**Problem to solve**
Please recast the data, from its first line through the line containing "5.12 metres", as a Markdown table with the columns Row and Line, numbering each row and leaving out blank lines.

**Excerpted data**

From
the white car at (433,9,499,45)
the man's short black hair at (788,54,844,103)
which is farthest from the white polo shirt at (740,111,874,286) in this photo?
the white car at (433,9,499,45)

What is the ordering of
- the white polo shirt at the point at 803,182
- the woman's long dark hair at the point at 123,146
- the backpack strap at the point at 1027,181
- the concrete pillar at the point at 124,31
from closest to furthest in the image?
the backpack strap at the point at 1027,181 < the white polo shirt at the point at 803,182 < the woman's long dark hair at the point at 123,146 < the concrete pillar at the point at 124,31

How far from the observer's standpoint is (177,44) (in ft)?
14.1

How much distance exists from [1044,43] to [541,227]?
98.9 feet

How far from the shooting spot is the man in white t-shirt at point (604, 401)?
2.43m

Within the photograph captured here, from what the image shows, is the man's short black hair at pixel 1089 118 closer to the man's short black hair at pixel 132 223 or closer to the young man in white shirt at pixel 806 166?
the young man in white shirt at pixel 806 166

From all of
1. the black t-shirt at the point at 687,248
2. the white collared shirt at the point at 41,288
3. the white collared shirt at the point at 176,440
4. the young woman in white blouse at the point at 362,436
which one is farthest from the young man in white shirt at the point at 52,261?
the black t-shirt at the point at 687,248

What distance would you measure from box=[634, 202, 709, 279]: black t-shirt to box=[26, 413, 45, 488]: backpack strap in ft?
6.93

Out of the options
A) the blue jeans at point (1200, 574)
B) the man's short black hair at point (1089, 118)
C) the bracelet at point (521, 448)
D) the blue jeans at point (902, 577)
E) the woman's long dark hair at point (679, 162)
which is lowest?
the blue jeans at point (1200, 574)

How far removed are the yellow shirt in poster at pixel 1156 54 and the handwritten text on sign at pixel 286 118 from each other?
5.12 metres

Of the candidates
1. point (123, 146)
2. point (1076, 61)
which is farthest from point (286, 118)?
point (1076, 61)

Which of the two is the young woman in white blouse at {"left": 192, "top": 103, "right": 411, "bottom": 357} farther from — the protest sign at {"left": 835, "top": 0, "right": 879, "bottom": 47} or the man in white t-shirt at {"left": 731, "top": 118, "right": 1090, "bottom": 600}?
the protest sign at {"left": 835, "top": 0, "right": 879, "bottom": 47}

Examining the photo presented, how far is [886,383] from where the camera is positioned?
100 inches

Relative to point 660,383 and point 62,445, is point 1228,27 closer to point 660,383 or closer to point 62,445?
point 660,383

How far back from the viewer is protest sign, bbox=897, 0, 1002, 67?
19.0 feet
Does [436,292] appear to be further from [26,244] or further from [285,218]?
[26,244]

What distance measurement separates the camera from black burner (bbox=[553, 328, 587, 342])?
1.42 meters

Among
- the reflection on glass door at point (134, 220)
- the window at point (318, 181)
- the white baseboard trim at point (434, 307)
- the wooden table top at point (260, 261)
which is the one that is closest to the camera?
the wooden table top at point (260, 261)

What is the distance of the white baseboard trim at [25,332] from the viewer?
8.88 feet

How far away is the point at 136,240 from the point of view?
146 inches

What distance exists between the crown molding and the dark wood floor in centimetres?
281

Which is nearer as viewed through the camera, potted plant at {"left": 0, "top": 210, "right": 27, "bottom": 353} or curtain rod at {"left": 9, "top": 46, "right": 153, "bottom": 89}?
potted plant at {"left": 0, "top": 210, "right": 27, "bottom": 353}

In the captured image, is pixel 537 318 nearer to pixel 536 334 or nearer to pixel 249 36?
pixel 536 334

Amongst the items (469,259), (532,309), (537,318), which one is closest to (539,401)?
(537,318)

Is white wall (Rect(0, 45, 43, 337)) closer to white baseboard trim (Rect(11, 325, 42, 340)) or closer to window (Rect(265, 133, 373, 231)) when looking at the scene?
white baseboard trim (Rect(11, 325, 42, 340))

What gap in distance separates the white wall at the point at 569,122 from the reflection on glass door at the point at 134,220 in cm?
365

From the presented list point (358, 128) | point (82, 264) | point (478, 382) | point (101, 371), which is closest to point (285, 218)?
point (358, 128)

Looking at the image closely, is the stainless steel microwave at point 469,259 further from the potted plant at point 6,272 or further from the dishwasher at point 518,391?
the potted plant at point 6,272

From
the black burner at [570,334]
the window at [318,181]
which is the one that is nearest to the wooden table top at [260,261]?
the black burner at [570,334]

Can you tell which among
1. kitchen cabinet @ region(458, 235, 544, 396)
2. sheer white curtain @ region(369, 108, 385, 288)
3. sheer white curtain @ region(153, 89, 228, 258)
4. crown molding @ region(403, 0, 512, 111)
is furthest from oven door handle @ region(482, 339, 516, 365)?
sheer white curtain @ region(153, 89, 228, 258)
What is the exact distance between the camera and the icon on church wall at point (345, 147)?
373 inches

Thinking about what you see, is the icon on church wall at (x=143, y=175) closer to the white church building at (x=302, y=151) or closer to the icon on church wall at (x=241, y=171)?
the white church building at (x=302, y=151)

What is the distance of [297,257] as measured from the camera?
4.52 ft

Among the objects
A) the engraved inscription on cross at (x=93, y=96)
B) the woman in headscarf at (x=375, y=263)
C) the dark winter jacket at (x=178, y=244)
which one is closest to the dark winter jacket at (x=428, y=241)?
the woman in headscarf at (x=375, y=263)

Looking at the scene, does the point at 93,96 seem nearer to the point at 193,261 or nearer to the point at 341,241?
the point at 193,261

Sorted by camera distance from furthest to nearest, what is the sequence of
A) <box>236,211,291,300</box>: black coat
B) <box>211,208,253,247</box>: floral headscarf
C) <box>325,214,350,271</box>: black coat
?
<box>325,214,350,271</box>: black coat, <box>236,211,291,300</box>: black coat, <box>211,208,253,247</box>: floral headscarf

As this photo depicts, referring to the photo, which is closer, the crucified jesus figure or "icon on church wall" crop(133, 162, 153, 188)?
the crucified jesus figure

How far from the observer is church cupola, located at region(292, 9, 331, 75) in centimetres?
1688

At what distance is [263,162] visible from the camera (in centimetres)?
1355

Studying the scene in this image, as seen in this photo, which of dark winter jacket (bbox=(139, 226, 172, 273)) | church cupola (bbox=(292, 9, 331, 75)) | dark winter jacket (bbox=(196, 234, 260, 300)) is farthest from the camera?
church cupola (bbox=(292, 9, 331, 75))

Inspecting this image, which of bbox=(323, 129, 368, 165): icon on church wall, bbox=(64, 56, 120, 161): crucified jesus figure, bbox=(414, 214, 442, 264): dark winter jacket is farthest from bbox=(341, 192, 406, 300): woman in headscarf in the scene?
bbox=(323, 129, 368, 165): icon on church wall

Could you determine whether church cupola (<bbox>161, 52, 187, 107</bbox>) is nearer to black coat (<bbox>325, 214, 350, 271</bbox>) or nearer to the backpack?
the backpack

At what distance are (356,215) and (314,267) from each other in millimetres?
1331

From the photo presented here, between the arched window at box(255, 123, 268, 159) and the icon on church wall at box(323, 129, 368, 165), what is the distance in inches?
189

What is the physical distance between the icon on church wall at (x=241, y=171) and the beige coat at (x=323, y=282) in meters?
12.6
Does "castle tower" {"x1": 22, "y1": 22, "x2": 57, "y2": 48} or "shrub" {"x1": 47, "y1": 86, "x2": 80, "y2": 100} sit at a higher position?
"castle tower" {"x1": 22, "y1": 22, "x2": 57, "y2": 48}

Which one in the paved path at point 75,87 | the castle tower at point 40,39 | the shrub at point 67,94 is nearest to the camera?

**Output for this exercise**
| Row | Line |
|---|---|
| 1 | From |
| 2 | the white car at (433,9,499,45) |
| 3 | the man's short black hair at (788,54,844,103) |
| 4 | which is farthest from the white polo shirt at (740,111,874,286) in this photo? |
| 5 | the white car at (433,9,499,45) |
| 6 | What is the ordering of |
| 7 | - the white polo shirt at the point at 803,182 |
| 8 | - the woman's long dark hair at the point at 123,146 |
| 9 | - the backpack strap at the point at 1027,181 |
| 10 | - the concrete pillar at the point at 124,31 |
| 11 | from closest to furthest in the image? |
| 12 | the backpack strap at the point at 1027,181 < the white polo shirt at the point at 803,182 < the woman's long dark hair at the point at 123,146 < the concrete pillar at the point at 124,31 |
| 13 | How far from the observer's standpoint is (177,44) (in ft)? |
| 14 | 14.1 |
| 15 | How much distance exists from [1044,43] to [541,227]? |
| 16 | 98.9 feet |
| 17 | How far from the shooting spot is the man in white t-shirt at point (604, 401)? |
| 18 | 2.43m |
| 19 | Within the photograph captured here, from what the image shows, is the man's short black hair at pixel 1089 118 closer to the man's short black hair at pixel 132 223 or closer to the young man in white shirt at pixel 806 166? |
| 20 | the young man in white shirt at pixel 806 166 |
| 21 | From all of |
| 22 | 1. the black t-shirt at the point at 687,248 |
| 23 | 2. the white collared shirt at the point at 41,288 |
| 24 | 3. the white collared shirt at the point at 176,440 |
| 25 | 4. the young woman in white blouse at the point at 362,436 |
| 26 | which one is farthest from the young man in white shirt at the point at 52,261? |
| 27 | the black t-shirt at the point at 687,248 |
| 28 | What distance would you measure from box=[634, 202, 709, 279]: black t-shirt to box=[26, 413, 45, 488]: backpack strap in ft? |
| 29 | 6.93 |
| 30 | Out of the options |
| 31 | A) the blue jeans at point (1200, 574) |
| 32 | B) the man's short black hair at point (1089, 118) |
| 33 | C) the bracelet at point (521, 448) |
| 34 | D) the blue jeans at point (902, 577) |
| 35 | E) the woman's long dark hair at point (679, 162) |
| 36 | which is lowest? |
| 37 | the blue jeans at point (1200, 574) |
| 38 | How far removed are the yellow shirt in poster at pixel 1156 54 and the handwritten text on sign at pixel 286 118 from each other? |
| 39 | 5.12 metres |